Now, the student's interpretation of his actions is possibly unfair, but I gotta say, I wouldn't exactly find it unusual in the academic world for a senior scientist who likes to to position himself as a 'rock star' and has a TV career, to be extremely hostile to someone who has stumbled across a star-making site of their own. I am somewhat reminded of the controversy over Rising Star cave, where one of the loudest voices criticizing the coverage and the quick publication was a scientist who had refused to release his first paper describing a critical human fossil for something like 20+ years, which meant that other scientists couldn't publish until he did. When you have made your entire career on a shoebox-worth of fossils, someone who has an entire stack of complete skeletons and is happy to hand out complete 3-D scans of them to anyone can look like a hell of a threat.

But then again, there are definitely some things to be wary about in DePalma's approach. Hopefully further followup research will settle the matter.
posted by tavella at 5:02 PM on April 2, 2019 [4 favorites]


This is fascinating. I'm looking forward to the followup research.

As an addendum to all this, I just wanted to add that I've read Lost City of the Monkey God, which Preston (the author of the New Yorker piece) wrote. It was fascinating and well-written, but the ending started to feel a little over-blown and sensationalized to me. I'm not sure that's worth anything, but I'm trying to analyze everything about this cautiously because I am very excited and intrigued by this discovery and I want it to be what the article says it is.
posted by nubs at 1:52 PM on April 3, 2019 [2 favorites]

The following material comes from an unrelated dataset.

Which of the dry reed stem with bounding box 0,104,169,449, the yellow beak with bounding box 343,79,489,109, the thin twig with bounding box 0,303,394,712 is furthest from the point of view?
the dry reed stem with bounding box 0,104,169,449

I've read Lost City of the Monkey God, which Preston (the author of the New Yorker piece) wrote.

Nubs, thanks for drawing that connection. I feel the same way: this is a really satisfying confirmation, if true, and a wonderful trove of fossils in any event, but the author's style makes me less than confident. Still, there are other reports and at least one peer-reviewed paper, so it's not like we're forced to take everything he says uncritically.
posted by Joe in Australia at 3:46 PM on April 3, 2019


"It's time for the heroic male paleontologist trope to go extinct. The New Yorker's story on the day the dinosaurs died brings up more questions than it answers, but it does make the staleness of this genre clear." An article on Slate by natural history author Riley Black.
posted by biogeo at 4:29 PM on April 3, 2019 [2 favorites]

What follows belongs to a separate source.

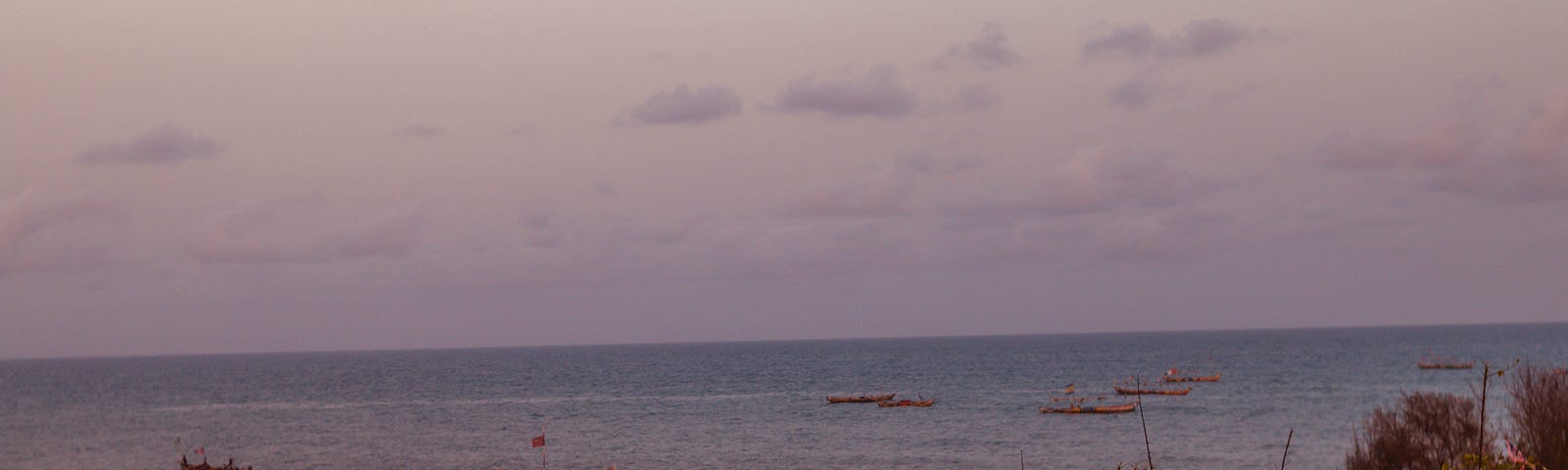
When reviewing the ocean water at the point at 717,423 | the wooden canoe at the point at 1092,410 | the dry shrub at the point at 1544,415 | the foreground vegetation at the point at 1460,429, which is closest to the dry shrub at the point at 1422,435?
the foreground vegetation at the point at 1460,429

The original commercial discoverers of the site have released a statement detailing the initial discovery and how they handed it off to DePalma (they recognized it was important, but didn't have the time/expertise to do the site justice), and one of the things it mentions is that they took two large castings which are now in the hands of Chicago's Field Museum, and the Field is now examining its castings w/r/t DePalma's claims. (One of their postdoc paleontology fellows posted "Turns out the @FieldMuseum has a block of the now infamous Tanis site, with this paddlefish and sturgeon from the end Cretaceous. Time to look for pieces of Mexico!") Apparently the head of paleontology at the Field (Lance Grande) published something about the site/fossils around 2012, but I don't really know how to look for paleontology papers. :) (DePalma chose NOT to site Grande in his paper.)

So this makes me a tiny bit more confident in DePalma's claims, in that the Field thinks they're plausible enough to spend staff hours looking at them, and feel a lot better that there are two large castings already at the Field Museum so not everything is solely under DePalma's control.
posted by Eyebrows McGee at 9:01 AM on April 5, 2019 [1 favorite]

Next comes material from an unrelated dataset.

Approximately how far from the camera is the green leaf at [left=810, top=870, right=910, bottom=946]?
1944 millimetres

Thanks for that update, Eyebrows. It does make me feel a little better, although it's interesting to note the discrepancies between how the New Yorker piece describes the handoff of the site vs. DePalma's (according to the New Yorker, the commercial finders didn't see the value).

Sigh. I guess the fact that there is a bit of a fight/disagreement about who found the site, and how it came to be DePalma's is perhaps a further indication of how important this all is.
posted by nubs at 9:23 AM on April 5, 2019


"It's time for the heroic male paleontologist trope to go extinct. The New Yorker's story on the day the dinosaurs died brings up more questions than it answers, but it does make the staleness of this genre clear."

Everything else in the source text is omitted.